Do you have a business entity to protect your personal assets? While conventional mortgages, which are almost identical to a residential loan, can typically only be taken out in an individual's name, this opens you up to major liability should there ever be a problem with your real estate investment.

Once you've advanced in your real estate investing journey, you should consider more specialized loan products like DSCR loans, which can be secured by real estate limited partnerships or real estate investment groups.

Equity 

You've recognized by now that real estate investing is pricey, and you want to reduce your upfront investment as much as possible to keep your cash flow strong.

Do you have existing equity you can tap into? If you've held your real estate assets for a while now, especially if property values have risen a lot in your local market, you may have built up significant funds that you can tap into through a cash-out refinance.

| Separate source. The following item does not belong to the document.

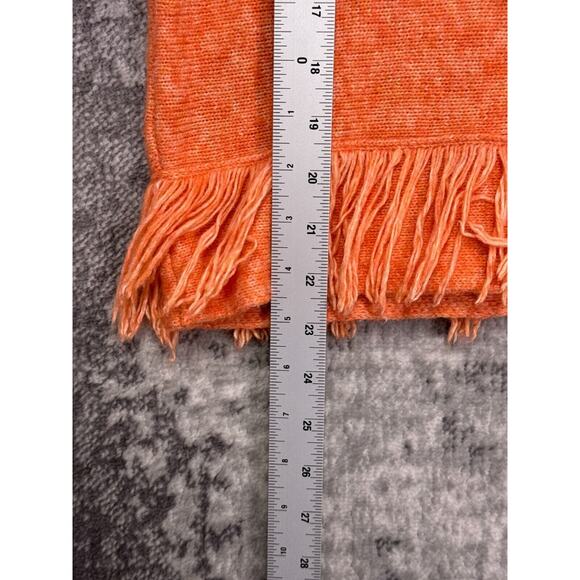 Raquel Allegra Sweater 2 / Large Womens Orange Cashmere Blend Pullover Fringe - Picture 6 of 8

You need to have a real estate business plan in place that considers your next steps, such as when to sell properties that are consistently underperforming. You'll also want to think about pursuing other types of real estate projects, like real estate investment trusts, real estate wholesaling, or flipping houses. A good real estate investor is always thinking several steps ahead so that they can start investing in real estate markets when the time is right.

Talking to other investors throughout your journey can help you jump at good chances you may not have heard of, like online real estate platforms, to find new opportunities.